What you are asked to do: Copy out, word for word, every line from the one holding "What exact distance" through the last line of the rows, both ends included.
########################################
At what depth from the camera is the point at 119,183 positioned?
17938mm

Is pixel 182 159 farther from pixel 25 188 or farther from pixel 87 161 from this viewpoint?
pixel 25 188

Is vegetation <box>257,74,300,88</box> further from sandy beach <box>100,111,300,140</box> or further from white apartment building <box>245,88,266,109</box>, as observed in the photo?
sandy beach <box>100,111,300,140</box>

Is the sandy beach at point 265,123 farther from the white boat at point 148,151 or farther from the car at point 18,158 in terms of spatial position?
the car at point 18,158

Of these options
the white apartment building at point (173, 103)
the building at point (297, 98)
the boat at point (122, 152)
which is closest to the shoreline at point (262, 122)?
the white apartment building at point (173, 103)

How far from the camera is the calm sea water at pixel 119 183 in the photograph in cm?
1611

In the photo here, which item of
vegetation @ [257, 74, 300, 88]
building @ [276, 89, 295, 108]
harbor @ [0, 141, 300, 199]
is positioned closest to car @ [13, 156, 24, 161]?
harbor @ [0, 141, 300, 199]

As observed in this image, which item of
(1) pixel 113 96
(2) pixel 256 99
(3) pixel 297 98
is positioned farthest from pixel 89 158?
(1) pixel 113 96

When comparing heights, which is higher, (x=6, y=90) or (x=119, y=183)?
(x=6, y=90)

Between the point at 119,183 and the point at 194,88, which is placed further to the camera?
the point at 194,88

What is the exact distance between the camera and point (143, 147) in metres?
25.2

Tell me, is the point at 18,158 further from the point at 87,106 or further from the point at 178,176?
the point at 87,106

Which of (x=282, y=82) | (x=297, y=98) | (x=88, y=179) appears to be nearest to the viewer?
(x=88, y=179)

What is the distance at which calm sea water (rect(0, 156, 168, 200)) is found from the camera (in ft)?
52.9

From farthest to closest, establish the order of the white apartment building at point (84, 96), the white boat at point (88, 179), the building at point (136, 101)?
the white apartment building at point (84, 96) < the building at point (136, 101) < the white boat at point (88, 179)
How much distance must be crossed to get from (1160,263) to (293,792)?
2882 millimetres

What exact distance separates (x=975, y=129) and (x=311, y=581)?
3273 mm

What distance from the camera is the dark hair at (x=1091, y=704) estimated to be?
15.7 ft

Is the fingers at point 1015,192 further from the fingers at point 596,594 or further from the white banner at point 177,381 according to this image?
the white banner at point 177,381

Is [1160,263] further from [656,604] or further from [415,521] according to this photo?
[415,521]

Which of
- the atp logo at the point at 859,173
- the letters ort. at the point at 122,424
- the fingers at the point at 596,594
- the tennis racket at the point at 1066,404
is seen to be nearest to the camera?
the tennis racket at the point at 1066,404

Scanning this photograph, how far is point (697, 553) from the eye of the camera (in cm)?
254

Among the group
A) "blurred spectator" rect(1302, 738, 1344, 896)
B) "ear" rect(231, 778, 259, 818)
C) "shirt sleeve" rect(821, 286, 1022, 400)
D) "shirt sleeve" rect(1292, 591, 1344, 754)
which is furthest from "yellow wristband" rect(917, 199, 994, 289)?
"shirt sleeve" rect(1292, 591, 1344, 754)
########################################
Answer to this exercise:
What exact distance separates (x=975, y=129) and (x=311, y=581)?
3273 mm

What distance from the camera is the dark hair at (x=1091, y=704) estimated to be?
15.7 ft

Is the fingers at point 1015,192 further from the fingers at point 596,594 or further from the white banner at point 177,381 according to this image?
the white banner at point 177,381

Is [1160,263] further from [656,604] or further from [415,521] according to this photo?
[415,521]

Which of
- the atp logo at the point at 859,173
- the letters ort. at the point at 122,424
- the fingers at the point at 596,594
- the tennis racket at the point at 1066,404
is seen to be nearest to the camera?
the tennis racket at the point at 1066,404

Scanning this photograph, how far is point (697, 553) from the eye of the camera (in cm)?
254

Among the group
A) "blurred spectator" rect(1302, 738, 1344, 896)
B) "ear" rect(231, 778, 259, 818)
C) "shirt sleeve" rect(821, 286, 1022, 400)
D) "shirt sleeve" rect(1292, 591, 1344, 754)
which is furthest from "yellow wristband" rect(917, 199, 994, 289)?
"shirt sleeve" rect(1292, 591, 1344, 754)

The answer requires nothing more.